忙しさが花子の目をまわしている。(花子は自分で目をまわしてはいない)
忙しさが花子に目をまわさしている。 (目を回すのは花子だが、使役形で花子の意思ではない)
誰か / 何かが忙しさで花子の目をまわしている。(花子は自分で目をまわしてはいない)
誰か / 何かが忙しさで花子に目をまわさしている。(目を回すのは花子だが、使役形で花子の意思ではない)

<まわる>、<まわす>以外では<まく>がある。<まく>は普通の<巻く>と<種を蒔く、播く>の<まく>がある。関係なさそうだが、<種を蒔く、播く>動作を思いうかべてみれば関連なくはない。半回りほど<巻く>動作は<蒔く、播く>動作に近い。もっとも一回転以上<蒔く、播く>動作も可能だ。

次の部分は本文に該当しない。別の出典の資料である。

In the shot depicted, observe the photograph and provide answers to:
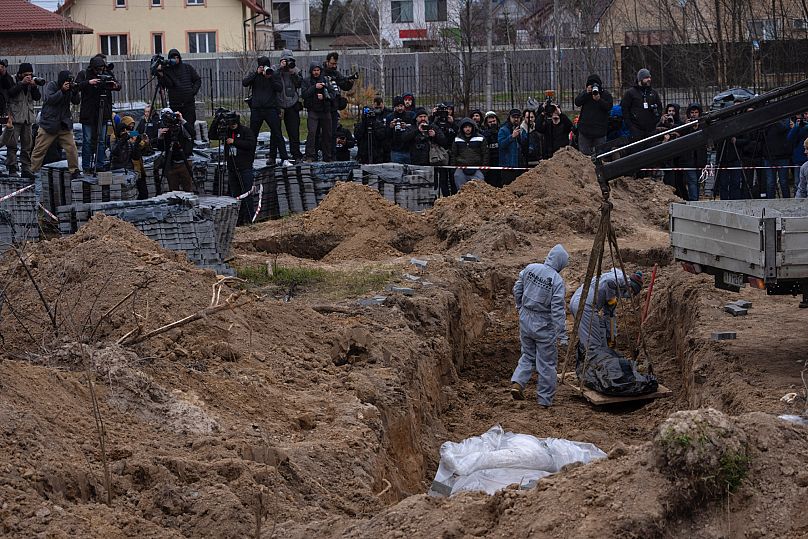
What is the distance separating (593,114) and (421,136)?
3059 millimetres

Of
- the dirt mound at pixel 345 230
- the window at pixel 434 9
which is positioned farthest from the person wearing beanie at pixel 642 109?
the window at pixel 434 9

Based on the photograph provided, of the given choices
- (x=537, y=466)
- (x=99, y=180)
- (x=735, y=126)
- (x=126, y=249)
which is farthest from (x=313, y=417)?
(x=99, y=180)

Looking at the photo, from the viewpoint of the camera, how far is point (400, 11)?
2170 inches

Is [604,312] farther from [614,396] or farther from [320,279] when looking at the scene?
[320,279]

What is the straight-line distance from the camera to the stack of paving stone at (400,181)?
68.2ft

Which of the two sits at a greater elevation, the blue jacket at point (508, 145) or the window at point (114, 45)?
the window at point (114, 45)

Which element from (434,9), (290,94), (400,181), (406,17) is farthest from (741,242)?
(406,17)

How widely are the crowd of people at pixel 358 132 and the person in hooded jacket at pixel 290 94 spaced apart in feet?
0.07

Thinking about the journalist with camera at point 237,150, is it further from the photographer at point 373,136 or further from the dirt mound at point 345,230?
the photographer at point 373,136

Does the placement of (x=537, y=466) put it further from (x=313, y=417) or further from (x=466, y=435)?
(x=466, y=435)

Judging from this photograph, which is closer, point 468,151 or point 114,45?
point 468,151

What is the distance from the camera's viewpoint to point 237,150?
62.1 ft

<目舞>の可能性も100%否定はできない。 <舞う>は、<見舞い>の語源でも書いたが、<おどり>、<おどる>という純やまとことばがあることから、漢語の舞(wu とか mo と発音する、した)の輸入とも考えられるが ma-u、 ma-ku、 ma-wa-ru (su) は似かよっている。 ma-wa-ru (su)は3音節だが、大昔は2音節の ma-wu、ma-u だった可能性がある。

一方<眩暈、目眩>に関連するやまとことばは<まどう>、<まどわす>、<まぎる(古語)>、<まぎれる>、<まぎらわす>でこれまた ma- がつく。さらには<まぐ(曲ぐ)、古語>、<まがる>、<まげる>、<むく>、<むける>もその動き、動作からして<巻く>関連動詞だ。<目くるめく>というのがある。<目がくるくるめくる>の意か。<まばゆい>と言うのもあるが、これははもともとどういう意味か? <ま>は<まなこ>、<まばたく>、<またたく間(ま)>と同じで目(め>のなまりだろう。

<巻く>は<まわす、まわる>と並んで回転関連の基本動詞といえるが、おもしろいのは<巻く>の反義語だ。<ほどく>、<ほごす>(古語は<ほぐ>か)などが考えられるが、<まく(ma-ku)> に似た発音の <めくる(me-ku-ru)>、<まくる(me-ku-ru)>が<巻く>の反義語に近いのだ。<太郎は布団に巻きついて寝る>、<布団をめくって(まくって)太郎をおこす>。これはどうしたわけか?

英語では to fold - to unfold、to roll - to unroll、to wind - to unwind となるが un- は何か<取って付けた>感じがする。 一方ドイツ語では wickeln - entwickeln が代表と思われるが entwickeln は元来の意味から発展して<発展する>の意味がある。entwickeln は他動詞で正確には<発展させる>の意で、自動詞形は再帰動詞の sich entwickeln となる。個人的な意見だがこの ent- は英語の un - 違って<取って付けた>感じはなく、むしろ wickeln と強く結びついている感じがする。